Let's get straight to the point:
when it comes to music, in general, I'm not keen on nostalgia. Let me expand on that. I don't mean that I don't listen to any music
that was written / recorded / released in the past. Far from it. To me "new music" just means music
I've not heard before, whether it was recorded yesterday or before I surfaced,
screaming, onto this planet. The key
thing is to not only be open to new music but to actively seek it out; I'm not
interested in the view that all the good music was made in the sixties,
seventies, eighties, or whatever period happens to coincide with the speaker’s
youth. There always has been good music and always will be - you just have to
be prepared to find it.
I also struggle with bands or
artists trading on former glories: I really don't want to go to a greatest hits
gig - I like bands to be writing new material, ideally that can match or
surpass the best of their past. Feel
free to distribute the old stuff amongst the new stuff! I'm not against bands
re-forming - as long as they intend to write new material - sometimes it works,
sometimes it doesn't, but it’s better than being a museum piece.
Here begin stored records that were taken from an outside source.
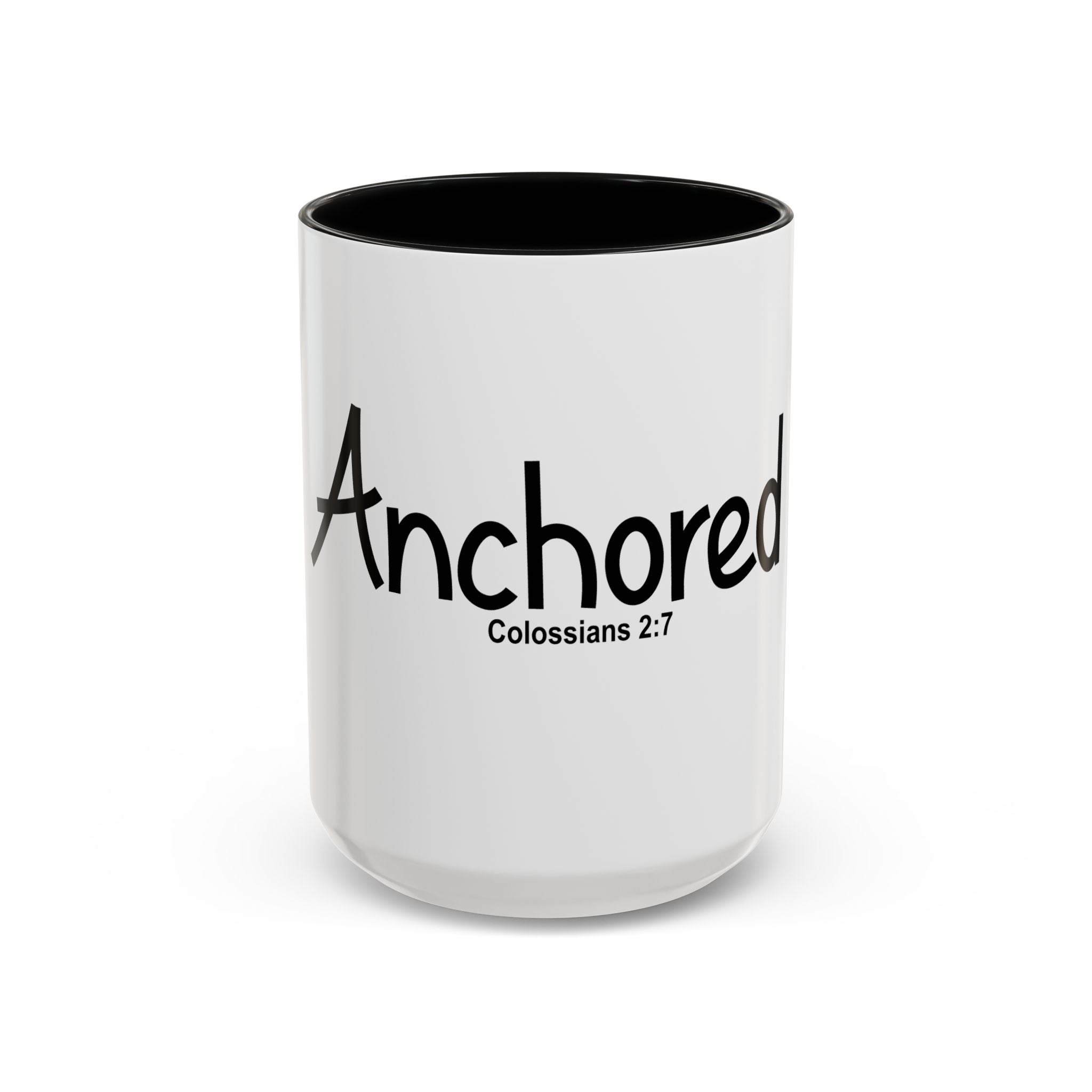 Anchored Coffee Mug — 'Anchored' Colossians 2:7 Scripture Accent Mug (11/15 oz)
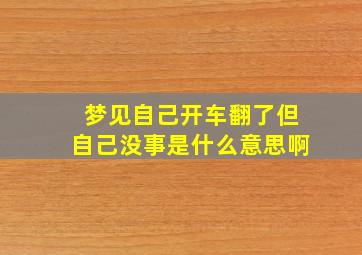 梦见自己开车翻了但自己没事是什么意思啊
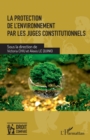Image for La protection de l&#39;environnement par les juges constitutionnels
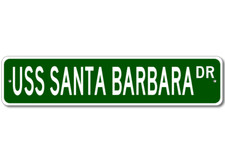 USS SANTA BARBARA AE 28 Ship Navy Sailor Metal Street Sign - Aluminum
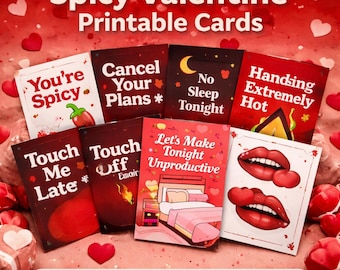 Tarjetas picantes para San Valentín - Tarjetas divertidas de amor con humor para adultos - Imprimibles románticos y sarcásticos - Descarga de un juego de tarjetas traviesas para San Valentín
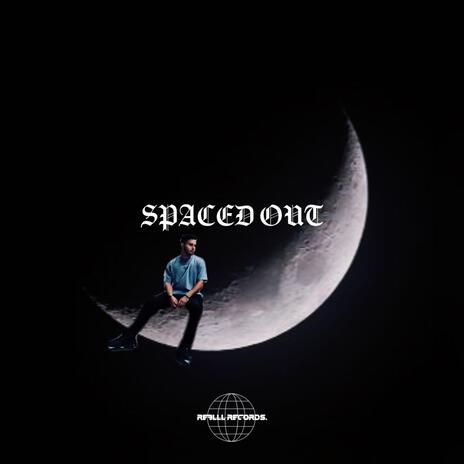 SPACED OUT | Boomplay Music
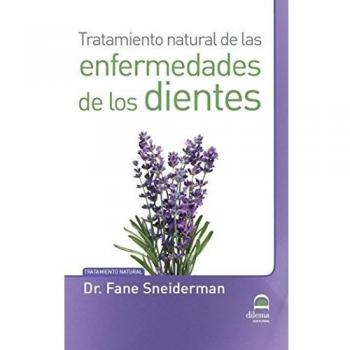 Tratamiento natural de las enfermedades de los dientes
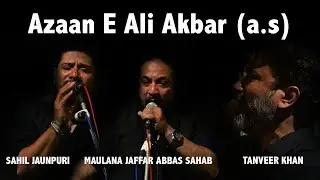 Azaan - E - Ali Akbar(a.s) I Yakub Street Mumbai I Karbalawaley Productions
It's not unusual for bands who have been
ripped off in the past and go out on the road to capitalise on their back
catalogue: that's fine and dandy and I’m sure they deserve the money they make but
in the majority of cases it's just not for me.
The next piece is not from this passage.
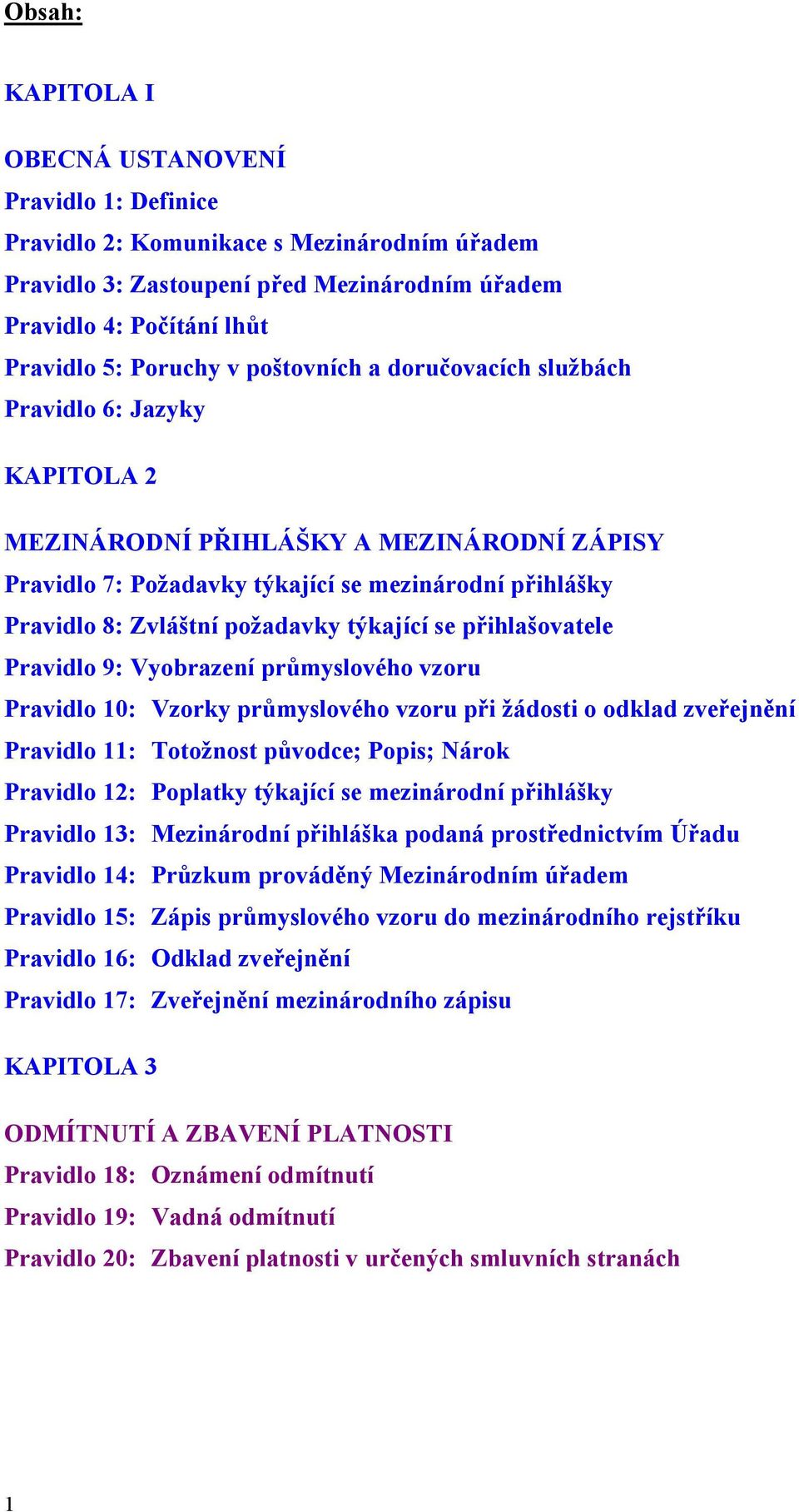 týkající se přihlašovatele Pravidlo 9: Vyobrazení průmyslového vzoru Pravidlo 10: Vzorky průmyslového vzoru při žádosti o odklad zveřejnění Pravidlo 11: Totožnost původce; Popis; Nárok Pravidlo 12:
Traditionally on our anniversary
Mrs 9Feet Underground has fed my music addiction and this year was no
exception. This year’s choices span the decades - one each from the 1970s and
2000s, a couple from the 1990s and another from this year - and it's one of
those from the 1990s that closes off this nostalgia themed post.
Originally released in 1996 but
re-released several times since, most recently in 2014, the 'Hi Scores' EP from
Boards of Canada is a standout. I've
been a long-time enthusiast of Boards of Canada ever since I heard them on John
Peel and bought their debut full-length album 'Music has the Right to Children'
back in 1998. The ‘Hi Scores' EP was a bit of a gap and known to contain a
couple of gems from their back catalogue.
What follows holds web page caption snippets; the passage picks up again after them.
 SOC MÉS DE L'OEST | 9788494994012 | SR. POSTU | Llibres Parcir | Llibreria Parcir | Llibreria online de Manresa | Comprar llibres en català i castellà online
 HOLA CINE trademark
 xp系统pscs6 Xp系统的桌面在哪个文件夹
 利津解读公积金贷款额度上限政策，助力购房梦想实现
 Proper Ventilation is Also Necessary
Boards of Canada's music evokes
past memories, perhaps even childhood memories which are both comforting and at
the same time eerily menacing. In that sense their music can be nostalgic,
though more than that it surfaces a sense of danger, witchcraft, moonlit
rituals, malevolence. Without warning you are alone on a desolate plain, disturbingly
cut off from everyone you know or have ever known. Therein lies its beauty and
emotional power.
'Everything you do is a Balloon'
from the 'Hi Scores' EP captures that nostalgic melancholy perfectly: at first
disjointed until the drums kick in at around 2 minutes then followed by the sinuous
melody line at around 3 minutes 30 seconds, then you are transported...'The
Wicker Man', 'Children of the Stones', these things come to mind.